In examining the evolution of the war on terror across two administrations, some reflection is necessary upon the ending of the Bush administration and its depth of unpopularity. When George W. Bush left office in January 2009 he had a positive opinion poll rating of only 22 per cent in one poll, 34 per cent in another, either the lowest or the third lowest in the 70-year history of Gallup opinion polling on a US presidency (CBS News 2009, Saad 2009). Doubtless as Bush himself admits, the bungled response to Hurricane Katrina and the bankers’ bail-out compounded the lowly perceptions of the presidency. Yet the war on terror was the flagship policy of the administration, and the decision to jettison Donald Rumsfeld as defense secretary after the disastrous mid-term elections of November 2006, underlined that this policy, and especially the foray into Iraq, had crippled the Bush administration (Bush 2010: 310, 318, 330–51, 371–2, 460).
Superficially this disastrous political outcome for the Bush presidency might seem to vindicate the many critics of the war on terror. For several European commentators, the fundamental notion of a warlike response was misconceived (Moens 2007: 256–7). Michael Howard, having addressed this issue in a lecture on 30 October 2001 that was later reprinted in Foreign Affairs, claimed that Bush by designating his response as a war had made ‘a very natural but terrible and irrevocable error’. He had created a war psychosis that stoked up unreasonable expectations, which were likely to prove counterproductive by conferring on the terrorists ‘a status and dignity that they seek and that they do not deserve’. Many, claimed Howard, would have preferred ‘a police operation conducted under the auspices of the United Nations on behalf of the international community’. Even worse he feared that if Bush followed up the war in Afghanistan by attacking other ‘rogue states’ beginning with Iraq, in the hope of eradicating terrorism, the policy was likely to prolong the war indefinitely and ensure that it could not be won (Howard 2002: 8–13).

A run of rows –
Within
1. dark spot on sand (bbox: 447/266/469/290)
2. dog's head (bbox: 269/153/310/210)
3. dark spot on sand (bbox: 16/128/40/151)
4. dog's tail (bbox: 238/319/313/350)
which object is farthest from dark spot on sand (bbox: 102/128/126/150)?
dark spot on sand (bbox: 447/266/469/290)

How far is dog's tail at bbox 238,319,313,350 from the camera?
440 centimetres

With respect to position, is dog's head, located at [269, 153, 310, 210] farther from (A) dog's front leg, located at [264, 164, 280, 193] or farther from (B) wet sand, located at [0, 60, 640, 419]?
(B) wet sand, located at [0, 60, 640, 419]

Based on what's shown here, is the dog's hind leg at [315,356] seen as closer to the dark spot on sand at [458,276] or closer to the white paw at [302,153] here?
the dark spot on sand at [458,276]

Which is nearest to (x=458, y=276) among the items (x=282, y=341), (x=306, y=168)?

Objective – Extend the passage on the Bush-era war on terror, picking up right after its last sentence. The rows above have no part in this.

Result below –
However prescient this analysis and these predictions might seem now, they were, as Howard ruefully assumed, unlikely to have taken root at the time. The attacks of 9/11 were unexpected (The 9/11 Commission Report 2004, Clarke 2004: 238) and unprovoked, killing 2,973 innocent civilians and costing at least $500 billion in economic damage. They brutally exposed the vulnerability of the United States and, by striking at her financial, defence and potentially political icons, challenged her sense of exceptionalism. As Bush reflected, 9/11 shook ‘the psyche of the nation’ and confirmed that ‘the law enforcement approach to terrorism had failed’ (Bush 2010: 139, 154, 443, Rumsfeld 2011: 342, 352). Tony Blair (2010 342) added that:
It was an event like no other. It was regarded as such. The British newspapers the next day were typical of those around the globe: ‘AT WAR’, they proclaimed. The most common analogy was Pearl Harbor. The notion of a world, not just America, confronted by a deadly evil that had indeed declared war on us all was not then dismissed as the language of the periphery of public sentiment. It was the sentiment. Thousands killed by terror – what else should we call it?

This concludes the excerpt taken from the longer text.